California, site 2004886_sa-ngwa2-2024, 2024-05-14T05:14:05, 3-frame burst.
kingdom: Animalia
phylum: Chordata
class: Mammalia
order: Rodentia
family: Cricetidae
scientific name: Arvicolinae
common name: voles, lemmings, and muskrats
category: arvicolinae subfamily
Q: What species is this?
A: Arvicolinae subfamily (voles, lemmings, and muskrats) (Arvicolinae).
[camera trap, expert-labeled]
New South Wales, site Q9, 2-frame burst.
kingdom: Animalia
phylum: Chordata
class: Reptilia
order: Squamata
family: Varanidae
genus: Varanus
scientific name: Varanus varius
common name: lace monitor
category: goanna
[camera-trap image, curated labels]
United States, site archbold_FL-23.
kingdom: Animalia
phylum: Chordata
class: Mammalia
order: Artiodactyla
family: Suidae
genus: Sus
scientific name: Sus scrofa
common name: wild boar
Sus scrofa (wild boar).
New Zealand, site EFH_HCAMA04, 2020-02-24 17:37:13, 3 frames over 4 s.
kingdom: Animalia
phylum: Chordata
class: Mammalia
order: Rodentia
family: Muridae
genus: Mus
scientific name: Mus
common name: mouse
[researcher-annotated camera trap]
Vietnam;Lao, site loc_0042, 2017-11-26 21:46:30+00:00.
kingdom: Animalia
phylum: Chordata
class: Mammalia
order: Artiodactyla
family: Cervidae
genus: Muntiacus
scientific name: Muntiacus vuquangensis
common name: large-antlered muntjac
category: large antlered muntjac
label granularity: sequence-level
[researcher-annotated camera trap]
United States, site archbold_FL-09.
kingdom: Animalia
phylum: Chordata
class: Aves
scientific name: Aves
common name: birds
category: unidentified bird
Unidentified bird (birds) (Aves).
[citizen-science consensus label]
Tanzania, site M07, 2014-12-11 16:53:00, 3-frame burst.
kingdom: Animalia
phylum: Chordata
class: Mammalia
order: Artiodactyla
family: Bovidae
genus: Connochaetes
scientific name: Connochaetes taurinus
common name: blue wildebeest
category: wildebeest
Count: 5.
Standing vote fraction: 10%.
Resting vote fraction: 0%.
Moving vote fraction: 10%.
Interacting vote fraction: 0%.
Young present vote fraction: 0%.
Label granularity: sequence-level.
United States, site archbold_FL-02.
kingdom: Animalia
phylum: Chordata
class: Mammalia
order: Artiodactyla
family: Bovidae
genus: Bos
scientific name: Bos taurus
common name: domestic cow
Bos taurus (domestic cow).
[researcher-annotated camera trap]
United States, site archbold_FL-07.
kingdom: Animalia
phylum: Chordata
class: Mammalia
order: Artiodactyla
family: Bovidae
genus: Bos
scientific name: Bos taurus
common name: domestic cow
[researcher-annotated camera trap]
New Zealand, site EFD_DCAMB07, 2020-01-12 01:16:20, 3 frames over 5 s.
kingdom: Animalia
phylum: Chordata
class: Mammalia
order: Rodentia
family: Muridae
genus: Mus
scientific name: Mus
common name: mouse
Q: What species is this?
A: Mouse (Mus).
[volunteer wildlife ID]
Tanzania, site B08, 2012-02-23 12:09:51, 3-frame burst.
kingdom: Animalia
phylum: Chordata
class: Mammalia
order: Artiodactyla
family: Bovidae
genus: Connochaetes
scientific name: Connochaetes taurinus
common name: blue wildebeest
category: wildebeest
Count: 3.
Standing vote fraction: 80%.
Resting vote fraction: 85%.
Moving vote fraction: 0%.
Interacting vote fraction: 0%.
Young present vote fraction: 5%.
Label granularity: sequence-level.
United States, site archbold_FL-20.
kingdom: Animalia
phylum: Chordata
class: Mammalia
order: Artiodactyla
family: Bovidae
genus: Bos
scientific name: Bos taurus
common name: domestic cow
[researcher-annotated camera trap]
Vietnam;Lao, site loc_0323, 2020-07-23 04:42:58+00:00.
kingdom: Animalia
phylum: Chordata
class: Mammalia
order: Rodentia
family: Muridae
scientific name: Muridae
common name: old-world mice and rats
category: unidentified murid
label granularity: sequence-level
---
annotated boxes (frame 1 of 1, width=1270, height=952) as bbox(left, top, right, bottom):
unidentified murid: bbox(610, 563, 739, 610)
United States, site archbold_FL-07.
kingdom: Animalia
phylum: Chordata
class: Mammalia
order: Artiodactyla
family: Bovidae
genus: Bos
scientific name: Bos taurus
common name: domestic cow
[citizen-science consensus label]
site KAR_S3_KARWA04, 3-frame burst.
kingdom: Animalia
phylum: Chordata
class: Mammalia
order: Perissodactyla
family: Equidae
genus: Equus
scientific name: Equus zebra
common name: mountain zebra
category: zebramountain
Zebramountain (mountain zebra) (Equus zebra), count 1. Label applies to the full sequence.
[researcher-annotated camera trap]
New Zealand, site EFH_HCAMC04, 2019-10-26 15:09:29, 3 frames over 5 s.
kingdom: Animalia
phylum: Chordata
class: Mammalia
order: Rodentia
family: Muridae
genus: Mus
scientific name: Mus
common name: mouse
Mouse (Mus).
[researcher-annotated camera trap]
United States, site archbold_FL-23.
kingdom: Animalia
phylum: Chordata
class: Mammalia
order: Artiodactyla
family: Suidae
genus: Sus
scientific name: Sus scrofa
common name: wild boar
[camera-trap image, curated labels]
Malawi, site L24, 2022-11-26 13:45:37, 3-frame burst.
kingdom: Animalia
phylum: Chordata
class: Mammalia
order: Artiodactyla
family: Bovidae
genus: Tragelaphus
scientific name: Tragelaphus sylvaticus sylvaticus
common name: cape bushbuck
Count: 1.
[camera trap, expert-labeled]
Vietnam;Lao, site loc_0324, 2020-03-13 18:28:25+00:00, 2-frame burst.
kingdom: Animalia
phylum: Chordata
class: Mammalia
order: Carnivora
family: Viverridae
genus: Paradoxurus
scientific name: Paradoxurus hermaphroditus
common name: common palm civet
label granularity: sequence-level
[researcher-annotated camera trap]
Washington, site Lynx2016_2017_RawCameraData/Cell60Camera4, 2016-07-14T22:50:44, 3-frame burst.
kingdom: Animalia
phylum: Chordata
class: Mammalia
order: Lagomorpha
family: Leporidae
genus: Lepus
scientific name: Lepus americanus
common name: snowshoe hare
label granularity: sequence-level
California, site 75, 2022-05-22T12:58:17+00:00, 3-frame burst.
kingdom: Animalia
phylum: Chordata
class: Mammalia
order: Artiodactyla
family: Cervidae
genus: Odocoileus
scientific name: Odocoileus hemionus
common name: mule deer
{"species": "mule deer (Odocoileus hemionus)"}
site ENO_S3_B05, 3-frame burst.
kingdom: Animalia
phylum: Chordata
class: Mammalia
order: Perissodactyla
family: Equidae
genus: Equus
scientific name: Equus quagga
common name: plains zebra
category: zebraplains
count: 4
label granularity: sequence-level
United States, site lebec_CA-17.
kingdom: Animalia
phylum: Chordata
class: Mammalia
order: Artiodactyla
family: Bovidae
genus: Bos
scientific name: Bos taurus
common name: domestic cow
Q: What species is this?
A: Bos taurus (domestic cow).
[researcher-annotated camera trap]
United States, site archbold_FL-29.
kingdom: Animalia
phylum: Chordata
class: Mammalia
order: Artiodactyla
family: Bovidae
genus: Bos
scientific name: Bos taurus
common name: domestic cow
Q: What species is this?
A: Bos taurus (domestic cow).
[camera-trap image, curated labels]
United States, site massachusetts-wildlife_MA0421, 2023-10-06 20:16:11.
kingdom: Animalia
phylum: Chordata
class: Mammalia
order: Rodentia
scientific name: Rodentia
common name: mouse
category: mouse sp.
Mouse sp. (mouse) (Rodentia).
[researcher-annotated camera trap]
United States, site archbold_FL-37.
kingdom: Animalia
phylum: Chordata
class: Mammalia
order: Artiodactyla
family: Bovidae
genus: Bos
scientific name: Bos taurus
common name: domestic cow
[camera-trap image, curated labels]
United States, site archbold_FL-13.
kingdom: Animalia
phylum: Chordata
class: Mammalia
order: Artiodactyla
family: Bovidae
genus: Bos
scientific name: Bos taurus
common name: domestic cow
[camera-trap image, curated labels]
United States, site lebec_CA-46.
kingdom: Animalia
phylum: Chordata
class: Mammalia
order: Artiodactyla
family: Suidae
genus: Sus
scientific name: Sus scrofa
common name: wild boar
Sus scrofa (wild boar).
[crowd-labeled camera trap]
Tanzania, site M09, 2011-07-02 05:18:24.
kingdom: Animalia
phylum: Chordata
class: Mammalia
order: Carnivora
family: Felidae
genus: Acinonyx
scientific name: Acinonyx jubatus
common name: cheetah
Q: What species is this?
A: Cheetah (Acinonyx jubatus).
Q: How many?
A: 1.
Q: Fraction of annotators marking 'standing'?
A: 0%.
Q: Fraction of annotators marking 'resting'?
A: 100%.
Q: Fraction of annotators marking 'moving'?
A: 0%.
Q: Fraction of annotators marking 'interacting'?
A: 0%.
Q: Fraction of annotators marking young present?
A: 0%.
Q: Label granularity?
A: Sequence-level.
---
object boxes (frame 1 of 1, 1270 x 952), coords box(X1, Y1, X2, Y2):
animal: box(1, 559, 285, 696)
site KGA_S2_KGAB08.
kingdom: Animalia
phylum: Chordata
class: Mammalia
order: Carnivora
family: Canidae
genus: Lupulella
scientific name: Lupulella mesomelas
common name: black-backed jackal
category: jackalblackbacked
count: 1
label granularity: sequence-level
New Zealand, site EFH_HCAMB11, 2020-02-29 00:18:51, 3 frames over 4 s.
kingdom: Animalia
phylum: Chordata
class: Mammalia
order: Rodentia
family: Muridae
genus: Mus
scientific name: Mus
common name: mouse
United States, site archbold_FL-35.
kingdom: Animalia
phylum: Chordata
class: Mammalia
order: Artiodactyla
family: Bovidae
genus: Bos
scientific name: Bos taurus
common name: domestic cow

──────

**Try it**
Copy out each line from the preceding entries that mentions the word "over".

**Result of the task**
New Zealand, site EFH_HCAMA04, 2020-02-24 17:37:13, 3 frames over 4 s.
New Zealand, site EFD_DCAMB07, 2020-01-12 01:16:20, 3 frames over 5 s.
New Zealand, site EFH_HCAMC04, 2019-10-26 15:09:29, 3 frames over 5 s.
New Zealand, site EFH_HCAMB11, 2020-02-29 00:18:51, 3 frames over 4 s.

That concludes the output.